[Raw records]
━━━━━━━━━━━━━━━━━━━━
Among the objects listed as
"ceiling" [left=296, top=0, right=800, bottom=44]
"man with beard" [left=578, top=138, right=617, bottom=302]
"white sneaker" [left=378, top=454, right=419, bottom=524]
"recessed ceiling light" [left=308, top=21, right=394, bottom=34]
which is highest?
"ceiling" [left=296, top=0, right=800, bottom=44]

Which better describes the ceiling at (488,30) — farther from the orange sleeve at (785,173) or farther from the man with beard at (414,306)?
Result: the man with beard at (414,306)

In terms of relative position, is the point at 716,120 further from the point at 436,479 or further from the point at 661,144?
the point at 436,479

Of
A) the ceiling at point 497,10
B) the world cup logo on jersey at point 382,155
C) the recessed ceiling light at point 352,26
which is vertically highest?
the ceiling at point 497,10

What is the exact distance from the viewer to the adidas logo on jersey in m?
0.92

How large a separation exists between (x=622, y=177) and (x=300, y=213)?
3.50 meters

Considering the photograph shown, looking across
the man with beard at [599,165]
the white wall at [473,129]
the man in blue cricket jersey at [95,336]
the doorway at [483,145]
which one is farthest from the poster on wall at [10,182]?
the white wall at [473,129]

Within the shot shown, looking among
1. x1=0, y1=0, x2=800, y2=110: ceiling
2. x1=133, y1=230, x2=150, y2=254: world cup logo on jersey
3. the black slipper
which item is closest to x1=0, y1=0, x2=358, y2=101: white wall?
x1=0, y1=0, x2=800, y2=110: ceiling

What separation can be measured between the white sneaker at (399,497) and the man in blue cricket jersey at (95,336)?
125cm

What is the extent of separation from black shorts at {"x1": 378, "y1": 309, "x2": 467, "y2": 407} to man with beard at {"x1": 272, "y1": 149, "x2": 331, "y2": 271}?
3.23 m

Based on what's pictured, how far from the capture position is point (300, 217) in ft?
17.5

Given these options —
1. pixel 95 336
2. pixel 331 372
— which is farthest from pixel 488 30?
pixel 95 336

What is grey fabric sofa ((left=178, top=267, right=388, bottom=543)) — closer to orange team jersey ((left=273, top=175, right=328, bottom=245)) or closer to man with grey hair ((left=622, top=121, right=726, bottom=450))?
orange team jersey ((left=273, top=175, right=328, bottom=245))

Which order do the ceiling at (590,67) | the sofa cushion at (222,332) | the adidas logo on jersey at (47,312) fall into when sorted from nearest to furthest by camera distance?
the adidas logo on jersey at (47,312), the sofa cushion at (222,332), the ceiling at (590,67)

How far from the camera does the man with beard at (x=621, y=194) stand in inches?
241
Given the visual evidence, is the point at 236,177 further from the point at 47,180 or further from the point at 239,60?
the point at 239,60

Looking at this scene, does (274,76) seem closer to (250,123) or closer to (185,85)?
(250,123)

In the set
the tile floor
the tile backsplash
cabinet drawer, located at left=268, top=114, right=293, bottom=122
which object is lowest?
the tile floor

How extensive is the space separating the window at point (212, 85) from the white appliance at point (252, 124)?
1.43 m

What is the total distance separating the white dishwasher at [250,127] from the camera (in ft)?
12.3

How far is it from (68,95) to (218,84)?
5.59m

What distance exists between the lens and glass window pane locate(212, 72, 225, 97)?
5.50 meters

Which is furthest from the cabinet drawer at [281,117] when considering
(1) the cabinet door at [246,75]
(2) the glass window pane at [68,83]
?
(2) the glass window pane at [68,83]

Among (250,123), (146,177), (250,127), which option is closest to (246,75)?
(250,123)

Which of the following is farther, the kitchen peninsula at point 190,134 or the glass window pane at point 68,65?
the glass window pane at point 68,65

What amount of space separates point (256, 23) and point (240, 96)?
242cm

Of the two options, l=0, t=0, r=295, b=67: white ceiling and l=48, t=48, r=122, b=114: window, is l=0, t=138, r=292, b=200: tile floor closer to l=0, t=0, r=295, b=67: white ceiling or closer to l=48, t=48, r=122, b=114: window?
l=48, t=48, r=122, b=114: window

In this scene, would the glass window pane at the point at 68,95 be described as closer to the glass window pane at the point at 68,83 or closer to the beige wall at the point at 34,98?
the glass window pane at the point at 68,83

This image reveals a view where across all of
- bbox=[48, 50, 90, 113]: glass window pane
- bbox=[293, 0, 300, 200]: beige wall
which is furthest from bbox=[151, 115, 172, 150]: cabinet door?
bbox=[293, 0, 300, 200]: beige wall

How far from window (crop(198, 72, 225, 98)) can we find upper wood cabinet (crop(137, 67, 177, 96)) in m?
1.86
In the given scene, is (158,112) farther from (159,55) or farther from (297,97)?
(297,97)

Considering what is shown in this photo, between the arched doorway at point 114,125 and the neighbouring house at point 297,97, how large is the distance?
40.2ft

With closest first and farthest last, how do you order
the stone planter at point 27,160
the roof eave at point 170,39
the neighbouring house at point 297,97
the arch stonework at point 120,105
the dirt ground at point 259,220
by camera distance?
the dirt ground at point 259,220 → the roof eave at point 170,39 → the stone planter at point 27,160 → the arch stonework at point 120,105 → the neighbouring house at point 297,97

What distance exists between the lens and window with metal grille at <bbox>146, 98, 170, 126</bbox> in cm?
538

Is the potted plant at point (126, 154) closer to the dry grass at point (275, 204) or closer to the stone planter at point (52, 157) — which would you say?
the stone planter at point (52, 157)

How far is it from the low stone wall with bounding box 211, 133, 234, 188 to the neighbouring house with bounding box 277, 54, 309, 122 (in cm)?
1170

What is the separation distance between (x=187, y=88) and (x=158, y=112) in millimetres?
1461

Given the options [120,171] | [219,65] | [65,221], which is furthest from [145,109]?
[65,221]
━━━━━━━━━━━━━━━━━━━━
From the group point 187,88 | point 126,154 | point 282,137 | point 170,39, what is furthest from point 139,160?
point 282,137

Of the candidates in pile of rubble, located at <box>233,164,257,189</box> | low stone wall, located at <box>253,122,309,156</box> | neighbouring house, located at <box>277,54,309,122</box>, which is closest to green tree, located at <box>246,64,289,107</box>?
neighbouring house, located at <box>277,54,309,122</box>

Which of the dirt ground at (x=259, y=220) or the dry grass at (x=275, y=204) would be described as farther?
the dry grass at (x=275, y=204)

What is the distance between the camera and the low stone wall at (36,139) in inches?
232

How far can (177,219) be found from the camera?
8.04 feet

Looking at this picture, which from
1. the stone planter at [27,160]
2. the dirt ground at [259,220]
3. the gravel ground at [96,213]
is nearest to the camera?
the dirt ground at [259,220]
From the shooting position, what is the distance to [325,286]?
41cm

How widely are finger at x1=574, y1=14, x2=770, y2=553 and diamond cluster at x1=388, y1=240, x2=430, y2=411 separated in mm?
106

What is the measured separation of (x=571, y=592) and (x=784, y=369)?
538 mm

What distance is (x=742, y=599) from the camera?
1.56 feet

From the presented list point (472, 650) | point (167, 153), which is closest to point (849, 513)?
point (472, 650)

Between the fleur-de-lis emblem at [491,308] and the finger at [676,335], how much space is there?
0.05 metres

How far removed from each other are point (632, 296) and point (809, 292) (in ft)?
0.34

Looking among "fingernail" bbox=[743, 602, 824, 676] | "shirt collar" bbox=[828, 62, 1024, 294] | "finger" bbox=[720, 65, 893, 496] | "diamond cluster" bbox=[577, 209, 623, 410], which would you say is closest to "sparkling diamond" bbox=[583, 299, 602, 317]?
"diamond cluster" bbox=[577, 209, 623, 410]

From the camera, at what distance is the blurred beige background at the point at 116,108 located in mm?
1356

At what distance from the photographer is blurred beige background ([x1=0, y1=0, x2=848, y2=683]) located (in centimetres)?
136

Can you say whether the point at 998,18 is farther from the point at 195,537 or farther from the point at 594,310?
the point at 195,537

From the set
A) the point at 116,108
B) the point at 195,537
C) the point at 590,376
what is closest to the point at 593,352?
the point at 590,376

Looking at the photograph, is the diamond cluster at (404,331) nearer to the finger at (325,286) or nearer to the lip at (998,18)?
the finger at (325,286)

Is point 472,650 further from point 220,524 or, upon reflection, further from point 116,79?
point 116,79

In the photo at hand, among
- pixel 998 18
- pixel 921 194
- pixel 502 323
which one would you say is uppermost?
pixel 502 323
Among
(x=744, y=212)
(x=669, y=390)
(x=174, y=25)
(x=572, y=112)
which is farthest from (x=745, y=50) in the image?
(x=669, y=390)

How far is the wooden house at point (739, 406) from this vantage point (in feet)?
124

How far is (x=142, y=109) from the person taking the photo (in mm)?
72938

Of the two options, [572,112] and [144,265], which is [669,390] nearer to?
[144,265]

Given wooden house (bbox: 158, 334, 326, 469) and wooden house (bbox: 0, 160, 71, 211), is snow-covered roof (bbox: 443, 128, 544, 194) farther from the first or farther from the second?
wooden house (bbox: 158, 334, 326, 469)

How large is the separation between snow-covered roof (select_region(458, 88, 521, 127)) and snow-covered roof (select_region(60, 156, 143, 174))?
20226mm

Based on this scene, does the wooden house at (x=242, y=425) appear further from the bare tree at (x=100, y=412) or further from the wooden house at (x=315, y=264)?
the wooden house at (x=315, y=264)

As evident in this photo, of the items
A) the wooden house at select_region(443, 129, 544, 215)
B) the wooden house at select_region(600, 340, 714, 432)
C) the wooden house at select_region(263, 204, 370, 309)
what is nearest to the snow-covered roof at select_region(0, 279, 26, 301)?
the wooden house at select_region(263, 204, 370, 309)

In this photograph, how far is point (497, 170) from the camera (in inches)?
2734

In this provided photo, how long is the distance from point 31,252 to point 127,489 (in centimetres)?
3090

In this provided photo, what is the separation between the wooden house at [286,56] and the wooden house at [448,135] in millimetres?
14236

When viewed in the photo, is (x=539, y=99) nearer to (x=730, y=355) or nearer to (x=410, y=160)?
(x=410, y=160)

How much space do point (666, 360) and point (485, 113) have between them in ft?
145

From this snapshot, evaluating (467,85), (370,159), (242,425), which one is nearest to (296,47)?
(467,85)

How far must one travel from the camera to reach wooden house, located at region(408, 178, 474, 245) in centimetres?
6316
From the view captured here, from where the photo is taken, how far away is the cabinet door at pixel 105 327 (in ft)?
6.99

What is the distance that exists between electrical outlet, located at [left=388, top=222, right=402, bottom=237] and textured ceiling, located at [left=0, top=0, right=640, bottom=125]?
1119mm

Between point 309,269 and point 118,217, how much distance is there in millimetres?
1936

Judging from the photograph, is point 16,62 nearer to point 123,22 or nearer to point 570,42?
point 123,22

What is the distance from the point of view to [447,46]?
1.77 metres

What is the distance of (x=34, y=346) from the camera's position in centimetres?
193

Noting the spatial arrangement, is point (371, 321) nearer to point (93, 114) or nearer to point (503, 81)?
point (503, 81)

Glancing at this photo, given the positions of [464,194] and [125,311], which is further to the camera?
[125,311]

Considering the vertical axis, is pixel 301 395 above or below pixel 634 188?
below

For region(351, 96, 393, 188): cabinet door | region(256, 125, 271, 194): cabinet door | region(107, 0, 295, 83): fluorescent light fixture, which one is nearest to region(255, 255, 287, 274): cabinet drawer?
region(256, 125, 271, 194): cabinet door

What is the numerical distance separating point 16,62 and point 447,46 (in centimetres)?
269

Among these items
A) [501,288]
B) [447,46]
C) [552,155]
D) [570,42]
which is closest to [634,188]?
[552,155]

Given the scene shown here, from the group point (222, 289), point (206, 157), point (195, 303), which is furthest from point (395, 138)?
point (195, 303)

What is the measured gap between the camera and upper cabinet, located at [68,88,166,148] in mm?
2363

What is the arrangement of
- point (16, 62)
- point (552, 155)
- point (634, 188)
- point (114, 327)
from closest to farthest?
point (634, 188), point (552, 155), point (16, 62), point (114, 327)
━━━━━━━━━━━━━━━━━━━━
• [DESCRIPTION OF THE TASK] Repeat everything in the listing from the line containing "What is the total" down through the line containing "the dirt ground at point 259,220 →", including both of those lines.

• [THE REPLY]
What is the total distance separating the white dishwasher at [250,127] from the camera (in ft)?
12.3

How far is it from (68,95) to (218,84)?
5.59m

What distance exists between the lens and glass window pane locate(212, 72, 225, 97)?
5.50 meters

Which is furthest from the cabinet drawer at [281,117] when considering
(1) the cabinet door at [246,75]
(2) the glass window pane at [68,83]
?
(2) the glass window pane at [68,83]

Among (250,123), (146,177), (250,127), which option is closest to (246,75)?
(250,123)

Which of the following is farther, the kitchen peninsula at point 190,134 or the glass window pane at point 68,65?
the glass window pane at point 68,65

What amount of space separates point (256, 23) and point (240, 96)?
242cm

Of the two options, l=0, t=0, r=295, b=67: white ceiling and l=48, t=48, r=122, b=114: window, is l=0, t=138, r=292, b=200: tile floor closer to l=0, t=0, r=295, b=67: white ceiling or closer to l=48, t=48, r=122, b=114: window?
l=48, t=48, r=122, b=114: window

In this scene, would the glass window pane at the point at 68,95 be described as closer to the glass window pane at the point at 68,83 or closer to the beige wall at the point at 34,98?
the glass window pane at the point at 68,83

This image reveals a view where across all of
- bbox=[48, 50, 90, 113]: glass window pane
- bbox=[293, 0, 300, 200]: beige wall
which is furthest from bbox=[151, 115, 172, 150]: cabinet door?
bbox=[293, 0, 300, 200]: beige wall

How far from window (crop(198, 72, 225, 98)) can we find upper wood cabinet (crop(137, 67, 177, 96)) in m?
1.86
In the given scene, is (158,112) farther from (159,55) or farther from (297,97)?
(297,97)

Considering what is shown in this photo, between the arched doorway at point 114,125 and the neighbouring house at point 297,97, how large is the distance?
40.2ft

With closest first and farthest last, how do you order
the stone planter at point 27,160
the roof eave at point 170,39
the neighbouring house at point 297,97
the arch stonework at point 120,105
the dirt ground at point 259,220
by camera distance?
the dirt ground at point 259,220 → the roof eave at point 170,39 → the stone planter at point 27,160 → the arch stonework at point 120,105 → the neighbouring house at point 297,97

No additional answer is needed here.